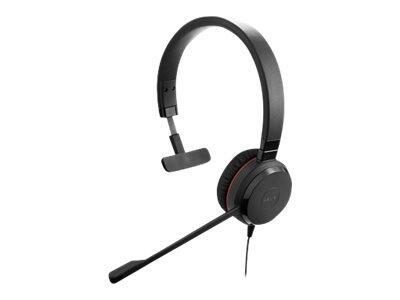 5706991023893 - Evolve 30 II MS Mono - Headset - On-Ear - kabelgebunden - 35 mm Stecker USB-C - Zertifiziert für Skype für Unternehmen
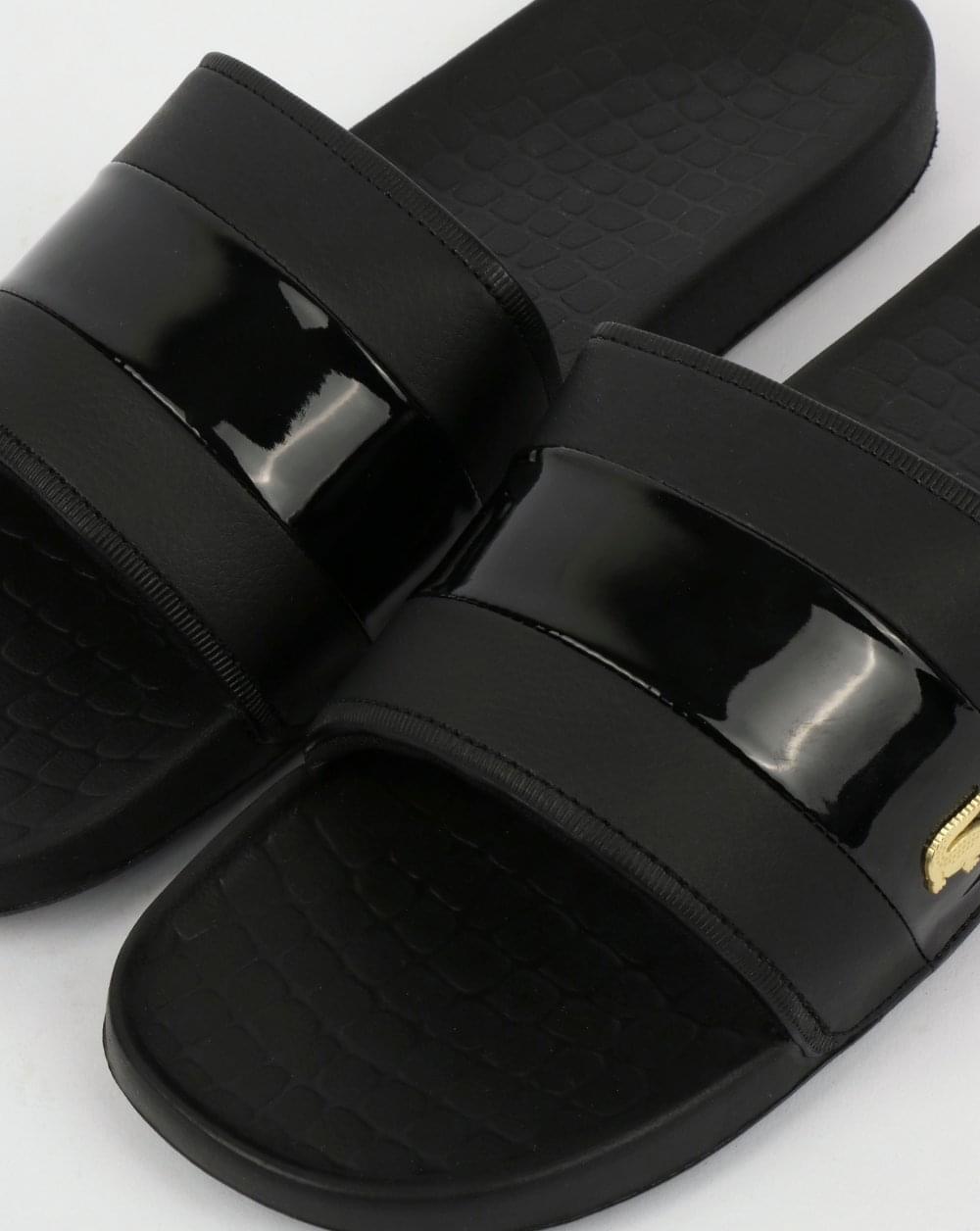 Lacoste Fraisier Sliders Schwarz/Gold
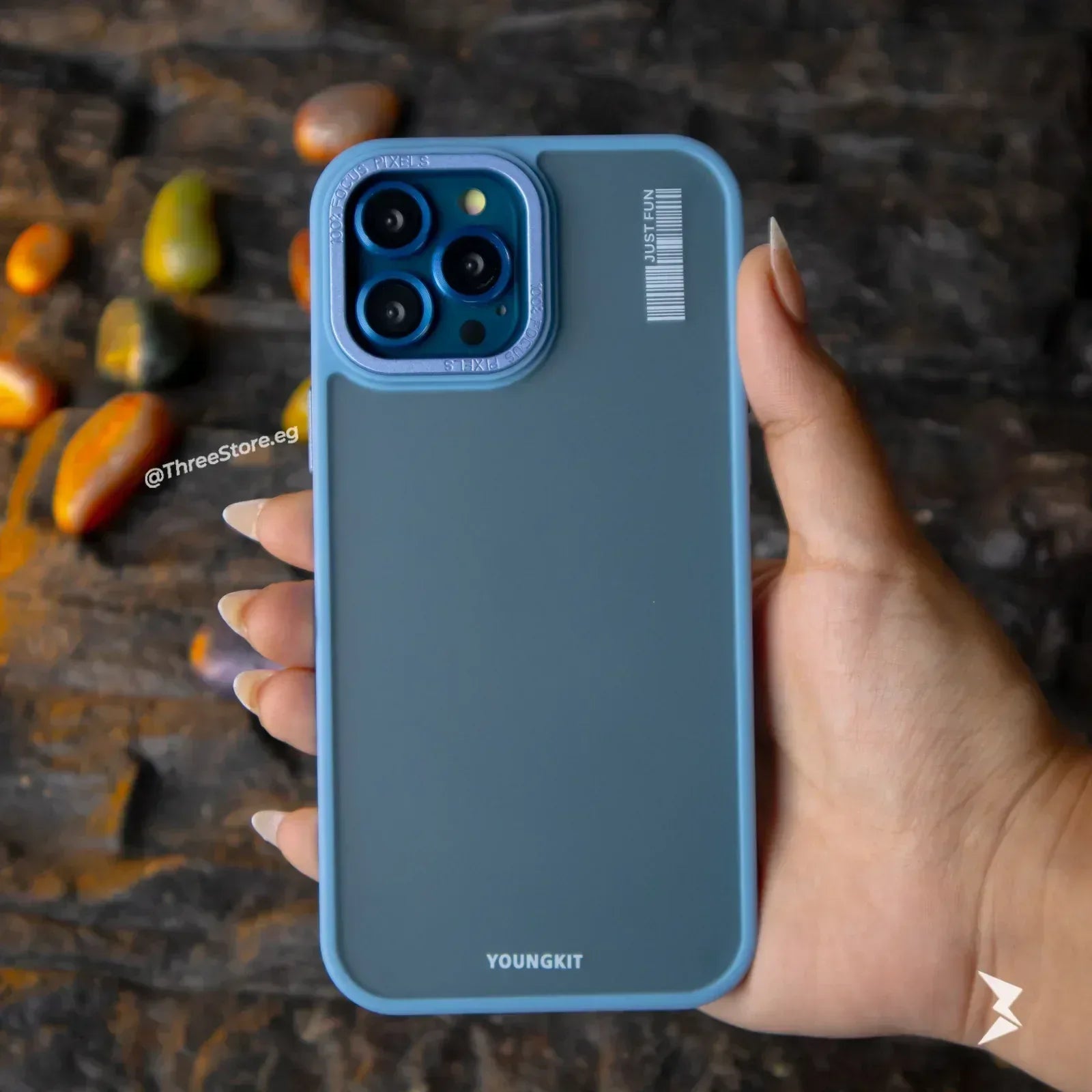 YoungKit Colored Sand Case iPhone 12 Pro Max - Three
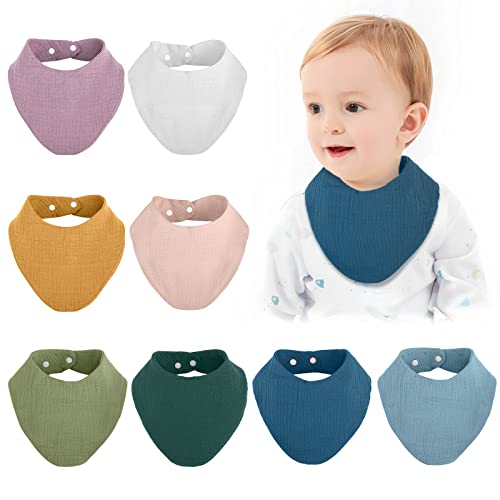 【1】 I nostri bavaglini neonato bandana sono fatti di cotone, che sono confortevoli, assorbenti e impermeabili.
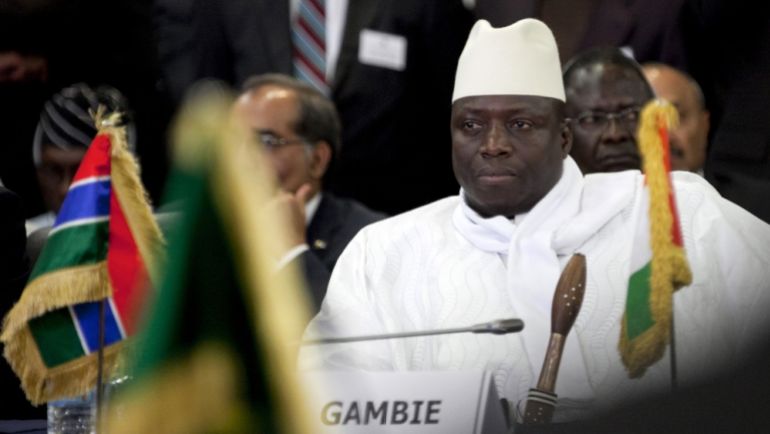 Gambia''s President Yahya Jammeh attends an extraordinary meeting of the Economic Community of West African States (Ecowas) in Senegal''s capital Dakar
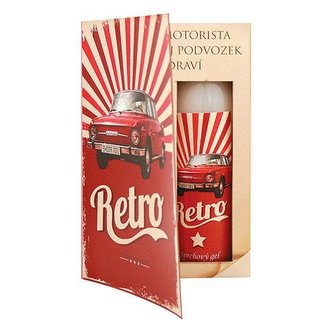 Bohemia Gifts Sada retro kniha pro muže – gel 200 ml a lázeň 200 ml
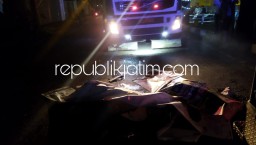 Motor Selip Gara-Gara Saluran Air Tinggi, Mahasiswi Asal Gresik Tewas Tertabrak Truk Trailer di Wedoro Waru
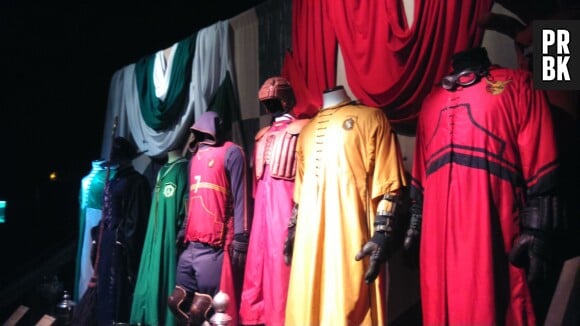 Harry Potter l'Exposition : les costumes de Quidditch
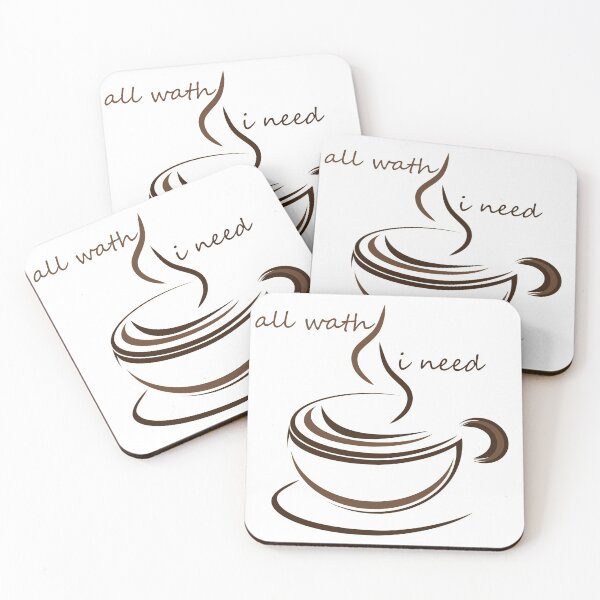 Item preview, cafe is all wath i need t-shert designed and sold by Yassirkhali.
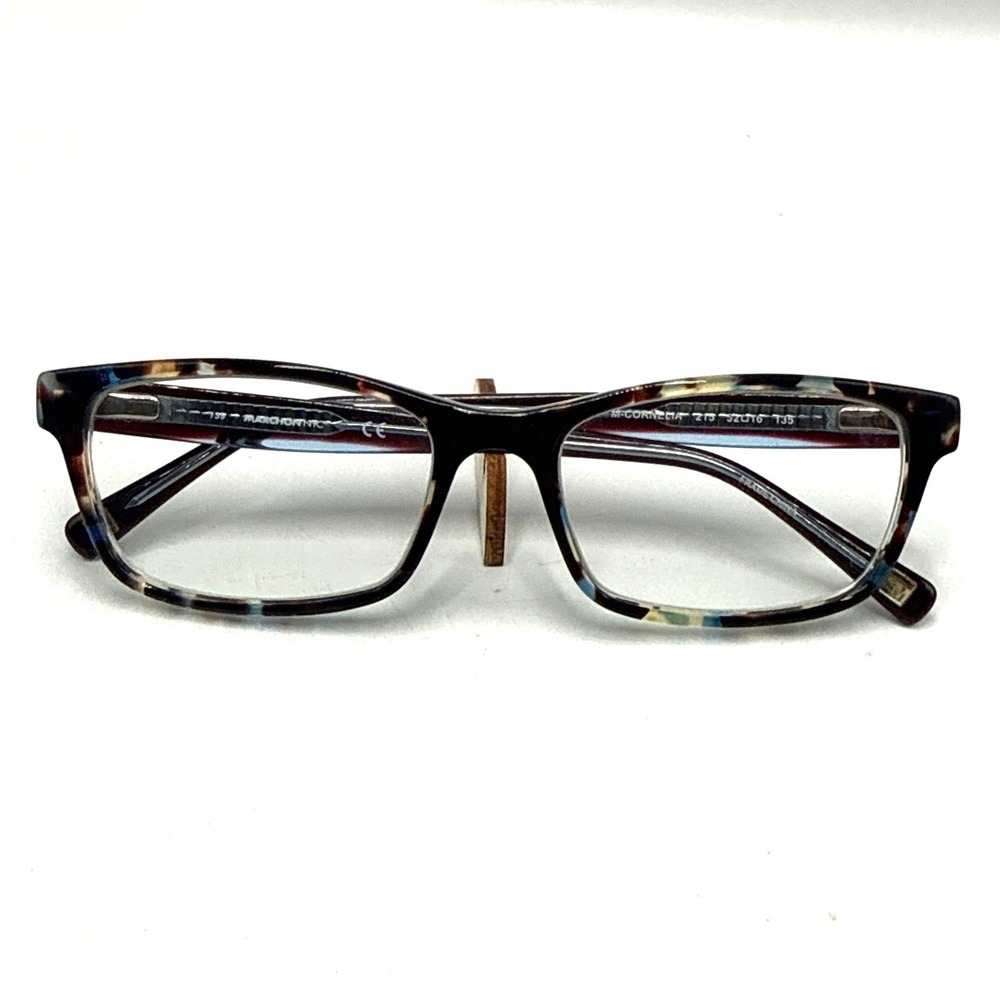 Marchon NYC M-CORNELIA 215 Tortoise Blue Eyeglasses Frames 52-16-135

____________________

WHAT IS BEING ASKED:
Set out the text of every item above as a Markdown table with the columns Row and Line, giving each line a row number and skipping blank lines. Leave the pictures out.

RESULT OF THE EXERCISE:
| Row | Line |
|---|---|
| 1 |  5706991023893 - Evolve 30 II MS Mono - Headset - On-Ear - kabelgebunden - 35 mm Stecker USB-C - Zertifiziert für Skype für Unternehmen |
| 2 |  Lacoste Fraisier Sliders Schwarz/Gold |
| 3 |  YoungKit Colored Sand Case iPhone 12 Pro Max - Three |
| 4 |  【1】 I nostri bavaglini neonato bandana sono fatti di cotone, che sono confortevoli, assorbenti e impermeabili. |
| 5 |  Gambia''s President Yahya Jammeh attends an extraordinary meeting of the Economic Community of West African States (Ecowas) in Senegal''s capital Dakar |
| 6 |  Bohemia Gifts Sada retro kniha pro muže – gel 200 ml a lázeň 200 ml |
| 7 |  Motor Selip Gara-Gara Saluran Air Tinggi, Mahasiswi Asal Gresik Tewas Tertabrak Truk Trailer di Wedoro Waru |
| 8 |  Harry Potter l'Exposition : les costumes de Quidditch |
| 9 |  Item preview, cafe is all wath i need t-shert designed and sold by Yassirkhali. |
| 10 |  Marchon NYC M-CORNELIA 215 Tortoise Blue Eyeglasses Frames 52-16-135 |